Titan Salvage has safely removed the partially submerged Washington Gantry crane and other navigational hazards from Port-au-Prince, Haiti for the U.S. Transportation Command (USTRANSCOM). The company's work helped to re-establish port infrastructure and significantly increase the volume of marine cargo into Haiti following the devastating earthquake in January.
The largest and most hazardous obstruction removed was a 300-metric ton gantry crane, which was partially submerged and listing towards the harbor at approximately 15 degrees, blocking access to the northern dock. Using oxy/acetylene torches and a 300-ton capacity crane barge, under contract with Resolve Marine Group, Titan removed the crane piece by piece from the collapsed pier. Large pieces were landed on shore and then cut into smaller, truck-able pieces. A local Haiti company handled the processing and sale of the scrap metal.
Also included in the port recovery effort was the removal of submerged debris deemed a hazard to navigation. This included debris from an 800-ft area, along the 1,400-ft concrete northern dock, which had collapsed and become submerged in the harbor. Sunken containers, a 79-ton container reach-stacker, a tractor-trailer with 40-ft chassis, miscellaneous vehicles and several of the actual two-ft by two-ft concrete dock pilings were removed. Titan recovered an average of 32 tons of debris per day throughout the project with the heaviest piece weighing in at 80 tons.

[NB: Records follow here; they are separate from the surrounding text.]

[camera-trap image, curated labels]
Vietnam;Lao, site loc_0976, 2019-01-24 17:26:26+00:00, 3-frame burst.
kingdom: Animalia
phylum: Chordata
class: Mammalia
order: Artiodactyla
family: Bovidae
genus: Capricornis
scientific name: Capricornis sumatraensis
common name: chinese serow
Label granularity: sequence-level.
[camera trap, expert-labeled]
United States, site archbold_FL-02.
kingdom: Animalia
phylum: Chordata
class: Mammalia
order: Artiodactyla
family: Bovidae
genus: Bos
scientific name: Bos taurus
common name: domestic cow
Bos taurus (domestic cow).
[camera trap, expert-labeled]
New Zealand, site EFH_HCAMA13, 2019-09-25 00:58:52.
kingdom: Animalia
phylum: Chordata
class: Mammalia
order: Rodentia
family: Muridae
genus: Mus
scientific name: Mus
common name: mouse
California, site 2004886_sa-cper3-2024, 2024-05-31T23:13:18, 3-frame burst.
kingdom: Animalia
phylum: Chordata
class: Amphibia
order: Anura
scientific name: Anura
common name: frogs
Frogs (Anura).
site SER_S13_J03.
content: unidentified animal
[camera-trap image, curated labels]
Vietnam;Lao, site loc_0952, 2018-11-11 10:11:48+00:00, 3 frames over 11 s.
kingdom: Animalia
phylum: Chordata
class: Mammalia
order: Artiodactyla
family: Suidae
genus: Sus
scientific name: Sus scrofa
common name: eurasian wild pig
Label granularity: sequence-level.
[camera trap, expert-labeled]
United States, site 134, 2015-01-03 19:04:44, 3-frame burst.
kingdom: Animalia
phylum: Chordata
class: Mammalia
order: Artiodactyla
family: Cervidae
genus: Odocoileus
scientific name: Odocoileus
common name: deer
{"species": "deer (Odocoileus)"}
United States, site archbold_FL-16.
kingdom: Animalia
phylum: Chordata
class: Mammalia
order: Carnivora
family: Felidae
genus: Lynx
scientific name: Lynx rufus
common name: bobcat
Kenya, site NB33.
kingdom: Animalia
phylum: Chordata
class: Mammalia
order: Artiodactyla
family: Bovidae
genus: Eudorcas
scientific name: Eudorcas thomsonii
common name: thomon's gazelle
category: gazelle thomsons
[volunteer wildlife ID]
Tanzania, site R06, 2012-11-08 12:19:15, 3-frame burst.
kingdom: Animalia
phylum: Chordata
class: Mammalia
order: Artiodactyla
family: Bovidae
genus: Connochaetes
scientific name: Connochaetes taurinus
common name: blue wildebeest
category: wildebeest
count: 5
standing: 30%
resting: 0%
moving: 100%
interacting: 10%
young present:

This effort was undertaken in order to install two 400-ft-long by 100-ft-wide deck barges, which are now functioning as temporary floating piers, allowing for the efficient handling and delivery of humanitarian and reconstruction supplies to the people of Haiti. While debris was being removed along the north pier to provide a mooring site for the Crowley barge ATKA, a second Titan team, supported by the crane barge MB1215, under contract with Associated Marine Salvage, worked to prepare a second floating pier site for the Crowley barge 410 just north of the heavily damaged south pier.
The team installed piles and rock fill in order to safely moor each barge in place and provide a stable landing site for 300-ton capacity roll-on, roll-off ramps, which would also provide access for container trucks from the barges to the shore.
Titan became involved in the Haiti relief efforts soon after the earthquake in January.
A Titan survey team first conducted an extensive survey of the port to map out navigable routes into the port and to determine what underwater obstacles needed to be removed to allow cargo to enter the country directly via vessel. The company also determined that a cargo lightering operation was possible in Port-au-Prince whereby a Crowley containership could transfer full container loads to a smaller vessel offshore and deliver that cargo over a beach.
Since then, Crowley has delivered more than 1,500 containers of relief cargo using both the cargo lightering and barge transfer method. Other carriers have also had access to this barge transfer delivery method, making it possible to deliver much-needed supplies to the people of Haiti.